Das Programm wird durch Straßentheater, Vorführungen von historischen Gesängen, Tänzen und alten Instrumenten abgerundet. Hier wird die Renaissance nicht nur gezeigt, sondern gelebt und mit allen Sinnen erlebbar gemacht
So schmeckt die Renaissance
Verhungern wird man hier auch nicht so schnell: Lass dir Spezialitäten wie die legendäre Renaissance-Bratwurst und herzhafte Schmalzbrote schmecken. Probiere alte Obst- und Gemüsesorten, sowie ofenfrische Backwaren, frisch gepresste Säfte und traditionell gebrautes Bier. Die kulinarischen Köstlichkeiten sollte man sich nicht entgehen lassen.
Kinderprogramm – Kleine Handwerker ganz groß
Auch für die kleinen Besucher gibt es jede Menge zu erleben. Kinder können ihr eigenes Baumrindenschiffchen bauen, mit handgedrehten Kreiseln spielen und auf selbstgebauten Steckenpferden reiten.

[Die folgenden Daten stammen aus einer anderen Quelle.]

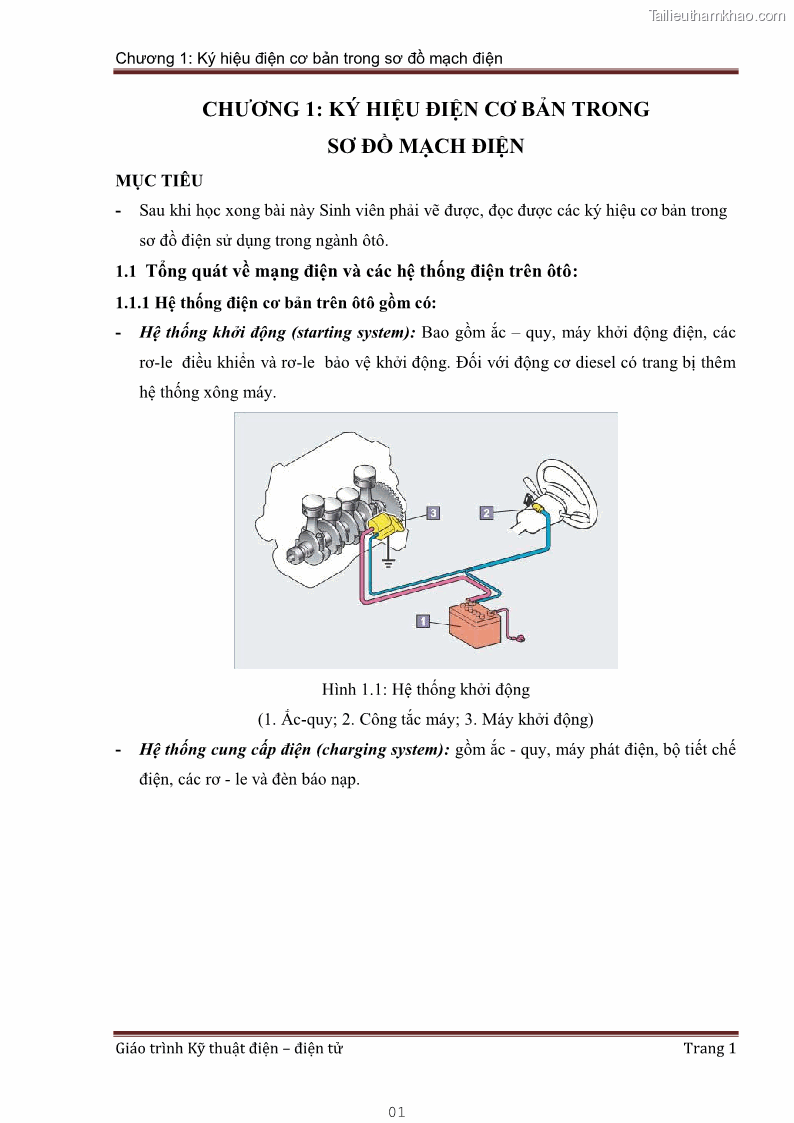 Tailieuthamkhao.com

Chương 1: Ký hiệu điện cơ bản trong sơ đồ mạch điện

CHƯƠNG 1: KÝ HIỆU ĐIỆN CƠ BẢN TRONG SƠ ĐỒ MẠCH ĐIỆN

MỤC TIÊU

- Sau khi học xong bài này Sinh viên phải vẽ được, đọc được các ký hiệu cơ bản trong sơ đồ điện sử dụng trong ngành ôtô.

1.1 Tổng quát về mạng điện và các hệ thống điện trên ôtô:

1.1.1 Hệ thống điện cơ bản trên ôtô gồm có:

- Hệ thống khởi động (starting system): Bao gồm ắc – quy, máy khởi động điện, các rơ-le điều khiển và rơ-le bảo vệ khởi động. Đối với động cơ diesel có trang bị thêm hệ thống xông máy.

3

2

1

Hình 1.1: Hệ thống khởi động

(1. Ắc-quy; 2. Công tắc máy; 3. Máy khởi động)

- Hệ thống cung cấp điện (charging system): gồm ắc - quy, máy phát điện, bộ tiết chế điện, các rơ - le và đèn báo nạp.

Giáo trình Kỹ thuật điện – điện tử	Trang 1

01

Historische Kinderspiele wie Murmelbahn, Seilspringen und Himmel und Hölle dürfen dabei natürlich nicht fehlen. An vielen Stationen dürfen die Kinder selbst handwerklich tätig werden und alte Techniken ausprobieren. Spannende Vorführungen aus der Lateinschule geben zudem Einblicke in das Schulwesen der damaligen Zeit.
Die Altstadtretter
All dies wäre jedoch beinahe gar nicht möglich gewesen. In den 60er und 70er Jahren wurden viele Gebäude der Altstadt durch Senkungsschäden stark in Mitleidenschaft gezogen. Etwa 160 Bauwerke fielen dem Abriss zum Opfer, und auch die verbliebenen Teile der Altstadt sollten einer modernen Innenstadt weichen. Doch 1974 gründete sich der Arbeitskreis Lüneburger Altstadt (ALA), der es sich zur Aufgabe gemacht hat, die historische Altstadt zu erhalten. Dank des Einsatzes des Vereins konnten viele weitere Abrisse verhindert, Restaurierungen unterstützt und einiges an historischem Baumaterial gerettet werden. Der ALA konnte unter anderem den Kapitelsaal bei St. Michaelis, der Gipsofen am Kalkberg und den Alte Kran restaurieren, außerdem wurden die historischen Nachbauten eines Ilmenau-Ewers und eines Stecknitz-Prahms finanzieren.
Durch Veranstaltungen wie die „Alte Handwerkerstraße“ und den „Historischen Christmarkt“ wird die bedeutende Arbeit des Vereins der Öffentlichkeit nähergebracht. Alle Erlöse fließen direkt in die Restaurierung und den Wiederaufbau von Bau- und Kulturdenkmälern.
In diesem Jahr feiert der Verein sein 50-jähriges Bestehen. Teile der Sonderausstellung zur Historie des Vereins, die im Juni und Juli im Heinrich-Heine-Haus stattfand, werden auch bei der Handwerkerstraße zu sehen sein.
Am 7. und 8. September 2024 hast du die Gelegenheit die „Alte Handwerkerstraße“ zu erleben. Komm vorbei, es lohnt sich!